→ WORK TO DO
Rewrite the data from its start down through the line containing "123H110V136L117 145H145L155 139V123H152L149", changing each "mask_svg" to "outline_svg" and leaving everything else as it is. Omit the pictures from your output.

▼▼▼

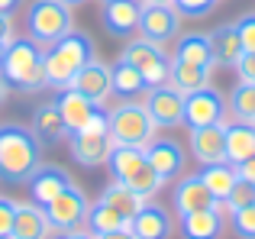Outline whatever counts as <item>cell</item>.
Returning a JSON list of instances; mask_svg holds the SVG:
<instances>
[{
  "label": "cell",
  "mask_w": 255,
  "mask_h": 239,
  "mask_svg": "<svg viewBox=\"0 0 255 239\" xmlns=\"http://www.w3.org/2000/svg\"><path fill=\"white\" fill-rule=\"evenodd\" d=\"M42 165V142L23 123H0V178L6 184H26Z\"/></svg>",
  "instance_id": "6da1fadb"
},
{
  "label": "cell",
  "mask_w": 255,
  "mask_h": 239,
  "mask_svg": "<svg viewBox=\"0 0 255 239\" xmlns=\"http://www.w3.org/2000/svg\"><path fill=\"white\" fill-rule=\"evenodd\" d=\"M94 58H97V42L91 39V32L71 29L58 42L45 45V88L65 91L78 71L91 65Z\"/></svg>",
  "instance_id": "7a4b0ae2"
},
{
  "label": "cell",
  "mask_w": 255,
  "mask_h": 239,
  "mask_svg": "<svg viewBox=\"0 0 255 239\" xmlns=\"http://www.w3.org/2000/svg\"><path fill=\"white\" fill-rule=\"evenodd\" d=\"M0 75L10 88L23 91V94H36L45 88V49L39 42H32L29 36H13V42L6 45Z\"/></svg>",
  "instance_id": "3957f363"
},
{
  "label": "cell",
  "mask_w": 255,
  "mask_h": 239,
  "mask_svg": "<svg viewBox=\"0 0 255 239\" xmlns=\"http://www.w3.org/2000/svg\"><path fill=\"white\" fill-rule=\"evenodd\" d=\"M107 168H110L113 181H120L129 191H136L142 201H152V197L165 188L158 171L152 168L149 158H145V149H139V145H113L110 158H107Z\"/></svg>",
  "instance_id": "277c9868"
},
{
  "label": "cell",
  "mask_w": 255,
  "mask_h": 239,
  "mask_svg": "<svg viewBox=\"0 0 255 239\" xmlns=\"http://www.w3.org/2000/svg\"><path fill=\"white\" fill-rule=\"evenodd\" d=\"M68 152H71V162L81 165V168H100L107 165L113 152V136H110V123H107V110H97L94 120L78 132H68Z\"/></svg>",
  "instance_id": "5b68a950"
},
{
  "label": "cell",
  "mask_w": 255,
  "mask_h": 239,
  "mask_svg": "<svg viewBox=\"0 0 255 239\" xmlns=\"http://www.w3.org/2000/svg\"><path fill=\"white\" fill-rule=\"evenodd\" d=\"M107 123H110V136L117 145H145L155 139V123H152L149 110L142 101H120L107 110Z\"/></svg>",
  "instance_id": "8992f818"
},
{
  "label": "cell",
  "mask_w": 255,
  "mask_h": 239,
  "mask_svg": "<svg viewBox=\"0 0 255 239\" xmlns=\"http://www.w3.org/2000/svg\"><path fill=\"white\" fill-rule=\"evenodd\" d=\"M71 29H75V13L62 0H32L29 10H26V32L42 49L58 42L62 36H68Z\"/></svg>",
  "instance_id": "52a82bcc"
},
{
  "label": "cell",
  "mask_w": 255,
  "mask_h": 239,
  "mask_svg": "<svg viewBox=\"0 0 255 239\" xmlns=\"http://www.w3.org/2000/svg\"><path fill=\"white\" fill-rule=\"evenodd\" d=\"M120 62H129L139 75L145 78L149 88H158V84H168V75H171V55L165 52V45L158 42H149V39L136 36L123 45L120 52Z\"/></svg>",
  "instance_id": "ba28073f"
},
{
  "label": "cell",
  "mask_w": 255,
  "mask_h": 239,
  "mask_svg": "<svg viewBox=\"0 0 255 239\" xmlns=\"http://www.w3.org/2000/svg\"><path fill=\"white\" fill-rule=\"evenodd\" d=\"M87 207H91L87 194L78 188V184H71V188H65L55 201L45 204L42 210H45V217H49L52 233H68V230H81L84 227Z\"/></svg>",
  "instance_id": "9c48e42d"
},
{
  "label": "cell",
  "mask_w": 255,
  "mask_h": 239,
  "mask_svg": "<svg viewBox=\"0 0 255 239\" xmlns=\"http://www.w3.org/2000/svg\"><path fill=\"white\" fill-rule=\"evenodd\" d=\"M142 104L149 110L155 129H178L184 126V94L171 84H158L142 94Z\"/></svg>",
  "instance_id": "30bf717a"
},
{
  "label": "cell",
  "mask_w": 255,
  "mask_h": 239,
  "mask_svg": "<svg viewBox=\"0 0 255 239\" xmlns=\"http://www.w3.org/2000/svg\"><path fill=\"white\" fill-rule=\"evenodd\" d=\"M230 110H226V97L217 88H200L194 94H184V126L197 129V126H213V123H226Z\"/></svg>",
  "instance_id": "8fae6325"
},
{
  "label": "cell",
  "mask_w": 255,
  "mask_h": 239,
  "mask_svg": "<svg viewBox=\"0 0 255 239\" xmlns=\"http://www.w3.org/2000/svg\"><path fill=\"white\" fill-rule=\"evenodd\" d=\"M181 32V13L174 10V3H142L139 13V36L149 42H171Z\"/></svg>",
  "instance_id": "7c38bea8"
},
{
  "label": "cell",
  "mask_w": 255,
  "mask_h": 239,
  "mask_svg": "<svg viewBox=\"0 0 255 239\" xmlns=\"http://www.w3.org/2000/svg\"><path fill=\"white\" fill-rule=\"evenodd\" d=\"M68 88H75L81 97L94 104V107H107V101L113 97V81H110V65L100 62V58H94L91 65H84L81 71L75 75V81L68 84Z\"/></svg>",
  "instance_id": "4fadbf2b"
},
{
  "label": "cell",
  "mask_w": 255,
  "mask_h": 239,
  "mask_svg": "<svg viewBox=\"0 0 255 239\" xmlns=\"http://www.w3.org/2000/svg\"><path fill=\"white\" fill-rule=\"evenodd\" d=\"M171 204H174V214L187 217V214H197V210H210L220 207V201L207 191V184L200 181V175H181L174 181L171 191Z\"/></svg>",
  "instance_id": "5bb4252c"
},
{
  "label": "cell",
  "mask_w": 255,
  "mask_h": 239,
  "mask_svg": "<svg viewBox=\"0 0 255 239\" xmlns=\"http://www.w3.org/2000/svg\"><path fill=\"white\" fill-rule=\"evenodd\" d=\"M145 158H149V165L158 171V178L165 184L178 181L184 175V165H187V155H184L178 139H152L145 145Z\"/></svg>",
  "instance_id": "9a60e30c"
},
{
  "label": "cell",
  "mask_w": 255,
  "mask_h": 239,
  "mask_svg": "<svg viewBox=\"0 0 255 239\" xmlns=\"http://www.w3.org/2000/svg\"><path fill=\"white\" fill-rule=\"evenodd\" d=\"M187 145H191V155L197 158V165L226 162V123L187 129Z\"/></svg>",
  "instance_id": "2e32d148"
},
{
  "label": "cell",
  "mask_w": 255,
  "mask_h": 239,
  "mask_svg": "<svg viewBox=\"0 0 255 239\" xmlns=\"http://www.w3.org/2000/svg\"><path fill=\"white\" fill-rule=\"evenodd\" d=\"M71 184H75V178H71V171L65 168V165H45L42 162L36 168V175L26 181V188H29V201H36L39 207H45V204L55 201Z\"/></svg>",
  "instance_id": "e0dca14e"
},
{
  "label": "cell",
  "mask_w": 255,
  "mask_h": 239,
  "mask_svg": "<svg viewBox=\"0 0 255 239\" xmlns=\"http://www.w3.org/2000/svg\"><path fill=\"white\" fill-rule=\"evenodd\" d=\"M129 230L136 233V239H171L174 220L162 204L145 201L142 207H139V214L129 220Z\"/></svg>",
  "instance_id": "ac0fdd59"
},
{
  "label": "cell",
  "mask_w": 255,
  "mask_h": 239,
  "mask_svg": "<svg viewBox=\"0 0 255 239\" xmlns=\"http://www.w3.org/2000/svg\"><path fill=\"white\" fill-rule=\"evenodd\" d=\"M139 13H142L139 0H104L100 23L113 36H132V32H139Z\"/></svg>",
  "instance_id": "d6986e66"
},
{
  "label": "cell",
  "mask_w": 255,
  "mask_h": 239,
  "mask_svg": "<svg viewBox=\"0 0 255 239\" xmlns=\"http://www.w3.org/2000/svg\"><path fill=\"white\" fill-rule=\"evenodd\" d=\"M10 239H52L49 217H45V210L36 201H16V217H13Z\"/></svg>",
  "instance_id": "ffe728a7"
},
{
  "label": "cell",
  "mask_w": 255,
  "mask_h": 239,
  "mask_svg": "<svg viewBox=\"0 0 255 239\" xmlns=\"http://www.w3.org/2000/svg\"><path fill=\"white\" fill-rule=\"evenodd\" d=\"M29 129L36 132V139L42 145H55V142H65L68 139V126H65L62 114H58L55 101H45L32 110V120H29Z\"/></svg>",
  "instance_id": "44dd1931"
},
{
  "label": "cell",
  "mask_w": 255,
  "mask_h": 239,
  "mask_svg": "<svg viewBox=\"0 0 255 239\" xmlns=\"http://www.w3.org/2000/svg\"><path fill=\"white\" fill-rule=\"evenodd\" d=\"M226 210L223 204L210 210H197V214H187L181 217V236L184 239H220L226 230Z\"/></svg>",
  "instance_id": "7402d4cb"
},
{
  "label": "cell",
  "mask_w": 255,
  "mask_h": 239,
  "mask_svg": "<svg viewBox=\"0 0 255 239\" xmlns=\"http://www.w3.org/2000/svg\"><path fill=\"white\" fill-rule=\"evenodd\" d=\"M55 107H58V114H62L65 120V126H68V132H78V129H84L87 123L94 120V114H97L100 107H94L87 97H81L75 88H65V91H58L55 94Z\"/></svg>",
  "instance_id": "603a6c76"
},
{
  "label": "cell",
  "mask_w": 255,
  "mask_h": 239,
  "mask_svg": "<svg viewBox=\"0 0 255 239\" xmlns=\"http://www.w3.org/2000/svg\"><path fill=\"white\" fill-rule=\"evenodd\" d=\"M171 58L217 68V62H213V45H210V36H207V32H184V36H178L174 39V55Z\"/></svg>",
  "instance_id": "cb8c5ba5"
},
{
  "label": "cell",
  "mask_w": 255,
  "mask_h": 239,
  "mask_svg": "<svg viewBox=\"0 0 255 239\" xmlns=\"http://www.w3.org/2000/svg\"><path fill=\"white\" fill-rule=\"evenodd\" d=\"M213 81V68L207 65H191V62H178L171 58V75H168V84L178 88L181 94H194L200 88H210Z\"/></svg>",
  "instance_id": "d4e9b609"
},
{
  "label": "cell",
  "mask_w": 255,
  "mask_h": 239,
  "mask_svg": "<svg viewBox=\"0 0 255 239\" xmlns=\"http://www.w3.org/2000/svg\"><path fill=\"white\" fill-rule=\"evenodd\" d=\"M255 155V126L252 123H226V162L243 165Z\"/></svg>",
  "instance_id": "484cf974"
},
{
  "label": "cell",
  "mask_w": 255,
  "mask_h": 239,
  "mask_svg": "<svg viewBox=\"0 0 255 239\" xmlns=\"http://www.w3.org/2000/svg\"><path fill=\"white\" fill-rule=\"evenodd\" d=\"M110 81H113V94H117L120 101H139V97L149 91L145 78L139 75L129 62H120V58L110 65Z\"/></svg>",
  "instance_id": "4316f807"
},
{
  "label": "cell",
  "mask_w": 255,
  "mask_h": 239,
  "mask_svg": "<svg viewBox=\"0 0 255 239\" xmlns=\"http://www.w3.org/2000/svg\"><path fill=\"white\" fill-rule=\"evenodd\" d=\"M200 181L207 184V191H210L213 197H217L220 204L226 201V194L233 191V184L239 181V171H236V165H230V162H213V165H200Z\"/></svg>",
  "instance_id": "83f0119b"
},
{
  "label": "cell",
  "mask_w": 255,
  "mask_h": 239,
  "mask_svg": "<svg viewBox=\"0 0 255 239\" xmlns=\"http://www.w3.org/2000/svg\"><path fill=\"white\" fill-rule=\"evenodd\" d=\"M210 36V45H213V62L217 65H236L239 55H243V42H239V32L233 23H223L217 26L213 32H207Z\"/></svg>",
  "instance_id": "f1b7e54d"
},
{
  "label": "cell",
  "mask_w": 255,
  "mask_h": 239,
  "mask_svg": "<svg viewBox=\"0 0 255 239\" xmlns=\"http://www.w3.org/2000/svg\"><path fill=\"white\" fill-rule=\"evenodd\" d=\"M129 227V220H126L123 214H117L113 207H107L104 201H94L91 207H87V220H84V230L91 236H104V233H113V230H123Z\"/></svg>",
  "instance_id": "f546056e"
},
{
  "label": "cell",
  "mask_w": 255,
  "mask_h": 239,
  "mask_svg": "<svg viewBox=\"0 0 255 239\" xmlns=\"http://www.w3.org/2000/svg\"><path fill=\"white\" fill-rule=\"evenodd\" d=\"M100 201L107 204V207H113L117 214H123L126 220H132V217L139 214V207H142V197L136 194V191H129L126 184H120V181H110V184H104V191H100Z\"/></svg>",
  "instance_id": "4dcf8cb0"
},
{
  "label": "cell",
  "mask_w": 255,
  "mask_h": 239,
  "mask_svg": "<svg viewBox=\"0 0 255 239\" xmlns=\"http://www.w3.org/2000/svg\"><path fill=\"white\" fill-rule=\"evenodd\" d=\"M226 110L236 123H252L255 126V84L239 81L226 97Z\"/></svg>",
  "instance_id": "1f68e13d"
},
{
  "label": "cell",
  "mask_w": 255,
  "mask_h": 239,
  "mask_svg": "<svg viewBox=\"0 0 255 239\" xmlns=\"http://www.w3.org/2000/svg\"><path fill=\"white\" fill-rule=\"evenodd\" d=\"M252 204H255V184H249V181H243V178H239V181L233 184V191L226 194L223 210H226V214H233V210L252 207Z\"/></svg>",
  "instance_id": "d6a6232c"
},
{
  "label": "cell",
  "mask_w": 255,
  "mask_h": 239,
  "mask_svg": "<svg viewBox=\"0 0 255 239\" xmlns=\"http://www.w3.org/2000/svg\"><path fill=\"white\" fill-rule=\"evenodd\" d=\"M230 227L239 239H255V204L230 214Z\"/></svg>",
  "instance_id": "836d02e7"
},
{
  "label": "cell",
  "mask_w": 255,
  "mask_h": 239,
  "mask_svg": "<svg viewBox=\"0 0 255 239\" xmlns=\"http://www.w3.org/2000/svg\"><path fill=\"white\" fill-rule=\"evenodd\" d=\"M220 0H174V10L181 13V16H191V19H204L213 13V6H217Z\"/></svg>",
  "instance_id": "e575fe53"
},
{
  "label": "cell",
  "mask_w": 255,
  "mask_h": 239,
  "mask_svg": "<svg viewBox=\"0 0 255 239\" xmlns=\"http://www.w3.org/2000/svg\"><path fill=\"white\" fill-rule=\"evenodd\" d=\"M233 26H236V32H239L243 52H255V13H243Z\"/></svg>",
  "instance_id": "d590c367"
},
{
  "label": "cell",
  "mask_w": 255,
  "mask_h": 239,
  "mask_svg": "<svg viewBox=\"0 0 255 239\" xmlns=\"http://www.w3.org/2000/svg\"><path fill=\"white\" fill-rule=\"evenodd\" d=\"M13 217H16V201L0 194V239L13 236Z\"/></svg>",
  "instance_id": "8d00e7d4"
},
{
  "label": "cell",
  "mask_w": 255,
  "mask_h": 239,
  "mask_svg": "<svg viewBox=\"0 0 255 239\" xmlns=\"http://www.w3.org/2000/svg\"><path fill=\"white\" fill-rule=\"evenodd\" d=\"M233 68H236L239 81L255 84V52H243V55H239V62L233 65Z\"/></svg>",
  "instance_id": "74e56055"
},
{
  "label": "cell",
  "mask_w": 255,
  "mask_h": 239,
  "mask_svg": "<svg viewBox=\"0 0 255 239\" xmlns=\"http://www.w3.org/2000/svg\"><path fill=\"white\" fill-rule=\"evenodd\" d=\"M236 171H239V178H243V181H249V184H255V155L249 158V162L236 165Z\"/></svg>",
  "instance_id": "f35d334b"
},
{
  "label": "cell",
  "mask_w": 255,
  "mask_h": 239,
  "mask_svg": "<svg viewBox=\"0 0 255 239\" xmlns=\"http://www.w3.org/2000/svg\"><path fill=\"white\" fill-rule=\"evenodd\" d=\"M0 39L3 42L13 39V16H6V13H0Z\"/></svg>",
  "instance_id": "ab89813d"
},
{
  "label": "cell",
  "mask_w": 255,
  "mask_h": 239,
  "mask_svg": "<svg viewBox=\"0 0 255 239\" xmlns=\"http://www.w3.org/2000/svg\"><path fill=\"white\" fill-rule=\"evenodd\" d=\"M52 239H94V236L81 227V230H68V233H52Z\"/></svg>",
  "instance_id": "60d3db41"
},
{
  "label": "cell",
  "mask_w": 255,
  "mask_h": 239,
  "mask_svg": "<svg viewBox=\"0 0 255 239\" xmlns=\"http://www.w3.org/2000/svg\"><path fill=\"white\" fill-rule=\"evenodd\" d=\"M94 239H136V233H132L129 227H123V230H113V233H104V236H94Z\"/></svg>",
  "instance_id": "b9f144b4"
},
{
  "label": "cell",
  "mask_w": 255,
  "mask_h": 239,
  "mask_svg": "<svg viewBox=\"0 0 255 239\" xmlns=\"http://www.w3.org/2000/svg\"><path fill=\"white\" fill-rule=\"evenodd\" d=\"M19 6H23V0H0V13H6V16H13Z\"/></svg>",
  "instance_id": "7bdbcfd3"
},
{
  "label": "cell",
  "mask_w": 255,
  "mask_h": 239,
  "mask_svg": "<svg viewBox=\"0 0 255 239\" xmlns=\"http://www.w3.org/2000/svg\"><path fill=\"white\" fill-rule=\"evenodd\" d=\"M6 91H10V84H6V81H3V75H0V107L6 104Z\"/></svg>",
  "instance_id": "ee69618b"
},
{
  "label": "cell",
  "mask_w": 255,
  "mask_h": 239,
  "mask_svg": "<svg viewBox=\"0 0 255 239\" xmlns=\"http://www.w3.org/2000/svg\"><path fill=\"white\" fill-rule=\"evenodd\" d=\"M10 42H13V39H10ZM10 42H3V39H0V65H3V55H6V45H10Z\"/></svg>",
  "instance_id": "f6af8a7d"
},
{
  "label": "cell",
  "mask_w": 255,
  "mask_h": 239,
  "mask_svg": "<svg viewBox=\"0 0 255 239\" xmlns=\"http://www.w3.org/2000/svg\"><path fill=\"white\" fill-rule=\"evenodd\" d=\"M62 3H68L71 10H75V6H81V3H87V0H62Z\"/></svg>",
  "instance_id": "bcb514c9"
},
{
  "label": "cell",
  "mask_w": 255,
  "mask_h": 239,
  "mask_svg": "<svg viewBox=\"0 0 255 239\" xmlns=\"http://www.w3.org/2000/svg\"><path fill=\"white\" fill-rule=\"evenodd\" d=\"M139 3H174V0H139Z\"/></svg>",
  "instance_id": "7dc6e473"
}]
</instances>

▲▲▲

→ SOLUTION FOR THIS EXERCISE
Outline whatever counts as <item>cell</item>.
Returning a JSON list of instances; outline_svg holds the SVG:
<instances>
[{
  "label": "cell",
  "mask_w": 255,
  "mask_h": 239,
  "outline_svg": "<svg viewBox=\"0 0 255 239\" xmlns=\"http://www.w3.org/2000/svg\"><path fill=\"white\" fill-rule=\"evenodd\" d=\"M42 165V142L23 123H0V178L6 184H26Z\"/></svg>",
  "instance_id": "6da1fadb"
},
{
  "label": "cell",
  "mask_w": 255,
  "mask_h": 239,
  "outline_svg": "<svg viewBox=\"0 0 255 239\" xmlns=\"http://www.w3.org/2000/svg\"><path fill=\"white\" fill-rule=\"evenodd\" d=\"M94 58H97V42L91 39V32L71 29L58 42L45 45V88L65 91L78 71L91 65Z\"/></svg>",
  "instance_id": "7a4b0ae2"
},
{
  "label": "cell",
  "mask_w": 255,
  "mask_h": 239,
  "outline_svg": "<svg viewBox=\"0 0 255 239\" xmlns=\"http://www.w3.org/2000/svg\"><path fill=\"white\" fill-rule=\"evenodd\" d=\"M0 75L10 88L23 91V94H36L45 88V49L39 42H32L29 36H13V42L6 45Z\"/></svg>",
  "instance_id": "3957f363"
},
{
  "label": "cell",
  "mask_w": 255,
  "mask_h": 239,
  "outline_svg": "<svg viewBox=\"0 0 255 239\" xmlns=\"http://www.w3.org/2000/svg\"><path fill=\"white\" fill-rule=\"evenodd\" d=\"M107 168H110L113 181H120L129 191H136L142 201H152V197L165 188L158 171L152 168L149 158H145V149H139V145H113L110 158H107Z\"/></svg>",
  "instance_id": "277c9868"
},
{
  "label": "cell",
  "mask_w": 255,
  "mask_h": 239,
  "outline_svg": "<svg viewBox=\"0 0 255 239\" xmlns=\"http://www.w3.org/2000/svg\"><path fill=\"white\" fill-rule=\"evenodd\" d=\"M68 152H71V162L81 165V168H100L107 165L113 152V136H110V123H107V110H97L94 120L78 132H68Z\"/></svg>",
  "instance_id": "5b68a950"
},
{
  "label": "cell",
  "mask_w": 255,
  "mask_h": 239,
  "outline_svg": "<svg viewBox=\"0 0 255 239\" xmlns=\"http://www.w3.org/2000/svg\"><path fill=\"white\" fill-rule=\"evenodd\" d=\"M107 123H110V136L117 145H145L155 139V123H152L149 110L142 101H120L107 110Z\"/></svg>",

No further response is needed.